DBX, meanwhile, will perform live, and they're simply some of the best in the biz. Bell handles synths and vocals, while John Tejada drums, running through some of the old hits (like “Losing Control,” a bona fide Detroit classic from '94) and new productions, too. Their sound is relentlessly minimal, driven by propulsive basslines and tight percussion, with Bell's strangely pitched vocals adding an extraterrestrial touch. Upstairs in the Loft, the Giegling crew takes over, with Edward performing live and two of the label's co-founders, Dustin and Konstantin, on DJ duty. Like Kompakt on a much smaller scale, there is no unifying Giegling sound; the label releases dub techno, hip-hop inspired house, esoteric experimental bits, and more. What makes Giegling special is its heart — everything released on the label sounds like an intimate transmission from the artists' mind to the listeners' ears. If you're not familiar with what Giegling is up to, there's no better time to find out.

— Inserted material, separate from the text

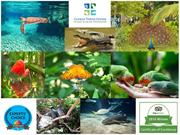 Cayman Turtle Centre PPT October 2019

Other worthy parties this week
Trip-hop is gone, but not forgotten. Born in the early '90s, the genre's dusty, cannabis-scented grooves were the result of Britain's love affair with American hip-hop, but two of its earliest progenitors came from the other side of the globe, on the Pacific: DJ Shadow, our very own from the Bay Area, and DJ Krush, from Tokyo, Japan. Like many other early trip-hop artists, Krush is a cratedigger extraordinaire, building his tunes from carefully sampled drum breaks — simple, hypnotic, and designed to loop into infinity. As his career progressed, he expanded his sample repertoire, adding traditional Japanese instrumentation, jazz, and natural sounds into the mix, resulting in a sound so smooth and languid it could stop time itself. He's currently touring in support of his newest record, Butterfly Effect, his first LP in over a decade. On support duty is DJ Platurn, an Oakland-based hip-hop aficionado and veteran DJ.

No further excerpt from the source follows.